On the 15th January 1992 shots rang out on the leafy Valencian avenue called Blasco Ibáñez, a street usually full of students due to the large number of faculties there.
The shots were fired by members of the terrorist group ETA and put an end to the life of a well-known University Professor, Manuel Broseta Pont, who was on his way to give classes.
He was born in the village of Bañeres in Alicante on 13th October 1932, although his main studies were carried out in Valencia, at the Luis Vives Secondary School in front of the main railway station, and at the Law Faculty, where he graduated in 1955.
In 1956 he continued his studies in Madrid University, where he also started his teaching career, although during this period he also visited France, Germany, Italy and London, where he spent some time at the London School of Economics.
He specialised in commercial law and worked on the Spanish patents law during the 50s and 60s.
In 1964 he was awarded a professorship at the newly built faculty of Law in Avenid Blasco Ibañez.
During the last years of Franco’s dictatorship he was an active member of the University’s resistance to the dictator and was put on trial (although absolved) for an article published in the press. He was also an active supporter of other lecturers persecuted by the regime.
At one point he even resigned as Dean of the Faculty in protest at the attempts of the Education Ministry to purge the University of 300 teachers who were not to its liking.
In 1979 he joined the centrist party UCD and was a Senator from 1979 to 1982, during which time he was also Secretary of State for the Autonomous Regions of Spain.

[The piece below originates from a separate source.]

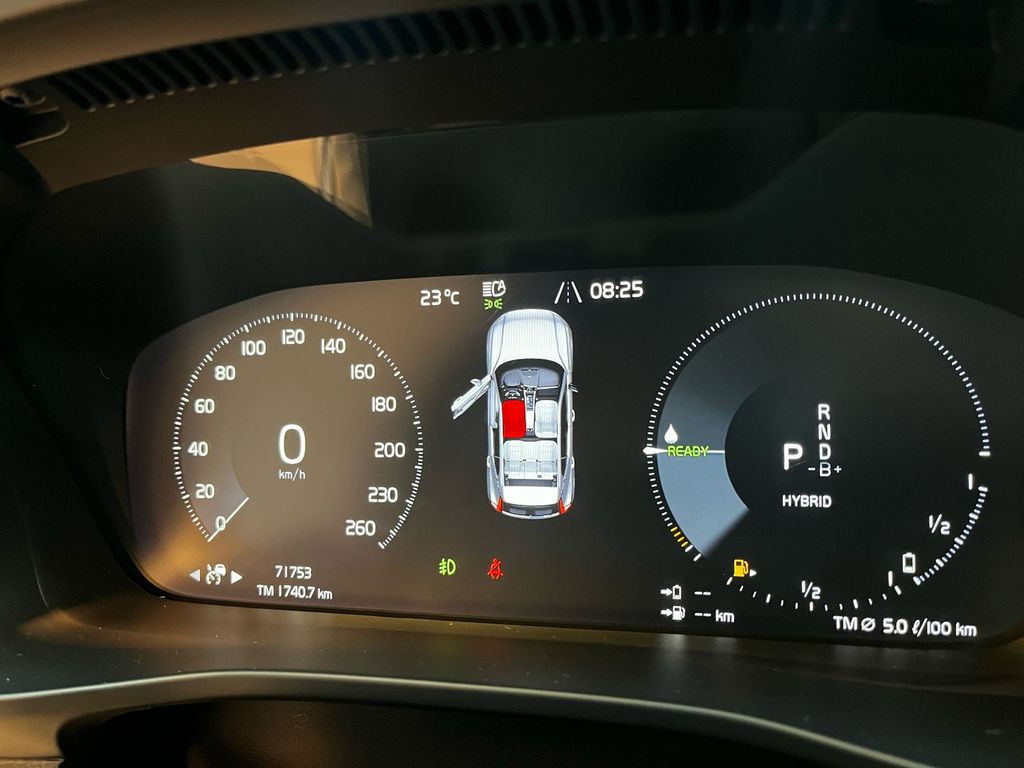 XC40 1.5 T5 Hybrid R-Design AWD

It was in fact his work on the creation of the statutes of autonomy that made him a target for ETA.
He was particularly instrumental in the writing of the Valencian statute and is considered by many as being largely responsible for the inclusion of the crown in the Valencian flag and the references to the Valencian language being ‘distinct’ from Catalan.

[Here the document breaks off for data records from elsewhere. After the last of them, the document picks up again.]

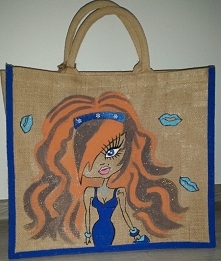 Torba Maxi o wymiarach -45 x 39 x 21 cm
  kokarda nie jest na stale można sobie ja odwiazac wedle zyczenia.

 Na mojej stronie znajdziecie torby ekologiczne (z Juty) ręcznie mal...
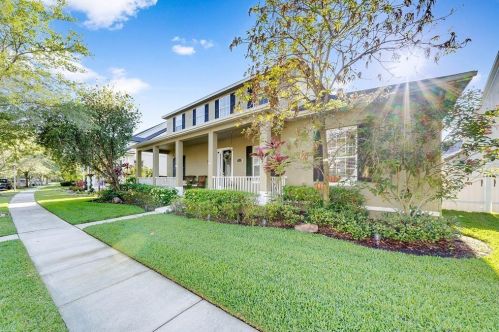 3822 Marsh Lilly Dr, Orlando, FL 32828-7715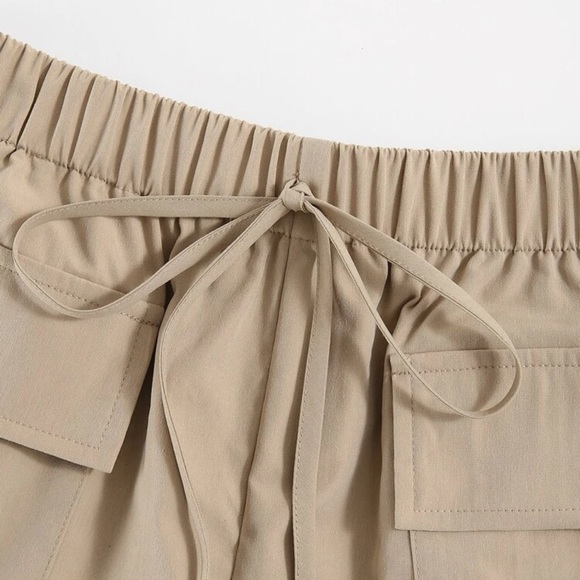 Cute khaki shorts - Picture 4 of 4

On his return to Valencia in 1982 he continued his law practice and University classes as well as participating on the board of directors of companies such as Banco De Valencia, Dragados Construction and the shipbuilder Unión Naval de Levante, and also as a consultant for the Valencian Stock Exchange. He also found time to found various business journals and published hundreds of press articles and specialist documents on a wide variety of subjects.

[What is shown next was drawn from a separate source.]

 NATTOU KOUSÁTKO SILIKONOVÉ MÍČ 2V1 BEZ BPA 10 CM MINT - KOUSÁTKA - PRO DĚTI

Following his assassination, a monument was erected on the spot where he was gunned down and a foundation established under the auspices of the Valencian government to perpetuate his memory and award an annual prize to people who have worked in favour of social harmony.
One of his sons, Pablo, also a lawyer, recently stood as a candidate for the presidency of the AVT (Association of victims of terrorism) without success. His candidacy was an attempt to de-politicise the AVT, which many see as a tool of the Popular Party under its present leadership.
Another son, Manuel, is also a lawyer in Valencia, having also studied at Kings College London and Harvard and Georgetown in the USA.
Today students continue to wander along the leafy avenue, although the law faculty has moved to a newer building further up towards the sea. The Faculty of Commercial law however retains the name of one of its most illustrious members, Manuel Broseta and his monument is almost always garlanded with fresh flowers, a simple poignant memorial to a victim of blind savagery.